* WAS VERLANGT IST
Zähle, in wie vielen Zeilen der folgenden Auflistung die Zeichenfolge „closest“ vorkommt, und gib nur diese Zahl an. Groß- und Kleinschreibung wird dabei unterschieden.

* GEZEIGTE AUFLISTUNG
+ + + +

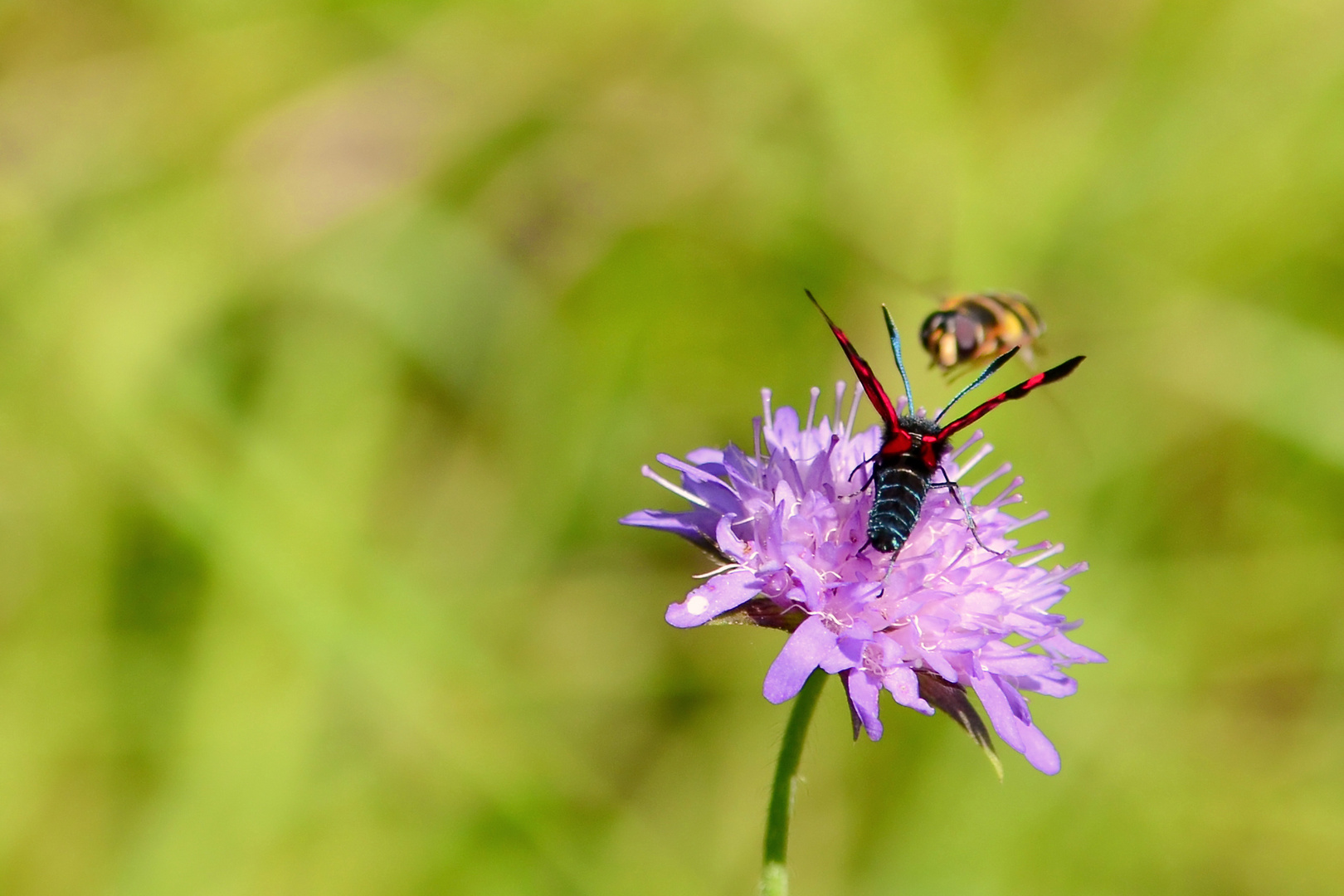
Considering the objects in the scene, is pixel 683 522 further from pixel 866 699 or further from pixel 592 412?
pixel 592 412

+ + + +

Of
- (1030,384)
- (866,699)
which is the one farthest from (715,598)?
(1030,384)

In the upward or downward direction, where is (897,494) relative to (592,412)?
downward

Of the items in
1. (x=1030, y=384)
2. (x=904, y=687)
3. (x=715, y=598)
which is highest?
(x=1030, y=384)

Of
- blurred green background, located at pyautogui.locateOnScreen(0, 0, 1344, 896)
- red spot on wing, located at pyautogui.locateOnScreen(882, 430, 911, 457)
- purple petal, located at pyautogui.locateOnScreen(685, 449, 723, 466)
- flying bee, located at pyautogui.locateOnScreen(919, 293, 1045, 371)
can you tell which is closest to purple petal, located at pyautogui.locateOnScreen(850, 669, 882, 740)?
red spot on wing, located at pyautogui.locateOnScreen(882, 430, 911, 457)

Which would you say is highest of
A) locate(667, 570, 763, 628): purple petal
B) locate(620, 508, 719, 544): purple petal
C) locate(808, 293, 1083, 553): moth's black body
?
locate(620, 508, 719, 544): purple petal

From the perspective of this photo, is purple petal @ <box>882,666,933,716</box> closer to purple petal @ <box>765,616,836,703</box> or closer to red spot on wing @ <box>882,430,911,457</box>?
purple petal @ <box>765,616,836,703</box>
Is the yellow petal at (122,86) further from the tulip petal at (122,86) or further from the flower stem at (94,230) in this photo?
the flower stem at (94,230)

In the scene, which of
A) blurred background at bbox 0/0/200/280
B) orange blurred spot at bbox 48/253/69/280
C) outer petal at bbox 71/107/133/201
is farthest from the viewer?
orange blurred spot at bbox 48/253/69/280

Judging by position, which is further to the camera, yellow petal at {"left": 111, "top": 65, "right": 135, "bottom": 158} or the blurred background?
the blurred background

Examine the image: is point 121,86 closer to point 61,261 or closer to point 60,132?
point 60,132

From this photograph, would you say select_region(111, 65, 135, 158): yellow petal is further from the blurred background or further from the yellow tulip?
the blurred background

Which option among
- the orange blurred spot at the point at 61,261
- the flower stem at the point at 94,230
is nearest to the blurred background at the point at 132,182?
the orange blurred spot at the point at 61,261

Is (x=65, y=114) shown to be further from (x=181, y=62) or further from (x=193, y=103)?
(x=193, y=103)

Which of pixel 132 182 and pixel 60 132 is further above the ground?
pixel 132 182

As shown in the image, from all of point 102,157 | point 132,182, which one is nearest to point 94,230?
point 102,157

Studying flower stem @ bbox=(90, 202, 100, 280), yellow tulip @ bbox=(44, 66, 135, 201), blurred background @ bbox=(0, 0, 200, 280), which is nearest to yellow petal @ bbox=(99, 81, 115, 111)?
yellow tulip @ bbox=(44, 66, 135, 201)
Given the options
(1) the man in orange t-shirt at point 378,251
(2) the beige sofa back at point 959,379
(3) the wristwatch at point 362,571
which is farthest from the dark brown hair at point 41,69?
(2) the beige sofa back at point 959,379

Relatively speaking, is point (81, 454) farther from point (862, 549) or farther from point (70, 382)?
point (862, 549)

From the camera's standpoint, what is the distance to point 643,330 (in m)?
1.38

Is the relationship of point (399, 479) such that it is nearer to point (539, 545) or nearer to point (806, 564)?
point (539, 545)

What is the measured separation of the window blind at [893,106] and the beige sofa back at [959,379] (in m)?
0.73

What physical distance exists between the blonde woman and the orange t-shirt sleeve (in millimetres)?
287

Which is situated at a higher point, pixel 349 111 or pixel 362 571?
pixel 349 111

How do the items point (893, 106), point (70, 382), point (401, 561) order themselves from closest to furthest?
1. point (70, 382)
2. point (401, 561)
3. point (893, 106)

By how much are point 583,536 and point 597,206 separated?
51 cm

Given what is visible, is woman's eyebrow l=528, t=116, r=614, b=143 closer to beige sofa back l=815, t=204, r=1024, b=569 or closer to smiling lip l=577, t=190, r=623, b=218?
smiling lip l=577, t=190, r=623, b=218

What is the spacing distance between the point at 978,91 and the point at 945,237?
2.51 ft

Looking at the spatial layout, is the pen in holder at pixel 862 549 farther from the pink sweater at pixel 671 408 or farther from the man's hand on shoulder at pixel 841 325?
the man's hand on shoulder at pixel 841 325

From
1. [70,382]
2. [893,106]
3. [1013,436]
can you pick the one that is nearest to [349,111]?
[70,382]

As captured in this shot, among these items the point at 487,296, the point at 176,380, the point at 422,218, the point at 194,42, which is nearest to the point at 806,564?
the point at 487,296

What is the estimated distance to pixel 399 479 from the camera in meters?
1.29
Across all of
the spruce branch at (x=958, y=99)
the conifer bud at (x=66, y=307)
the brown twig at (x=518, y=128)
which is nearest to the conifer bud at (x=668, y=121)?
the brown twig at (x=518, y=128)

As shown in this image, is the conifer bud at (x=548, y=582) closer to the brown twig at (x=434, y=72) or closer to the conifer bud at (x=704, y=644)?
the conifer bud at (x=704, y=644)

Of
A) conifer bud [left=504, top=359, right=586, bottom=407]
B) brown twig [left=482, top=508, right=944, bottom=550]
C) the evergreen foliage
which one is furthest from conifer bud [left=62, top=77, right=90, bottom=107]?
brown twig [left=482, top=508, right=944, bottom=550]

+ + + +

* VOLLSTÄNDIGE ANTWORT
2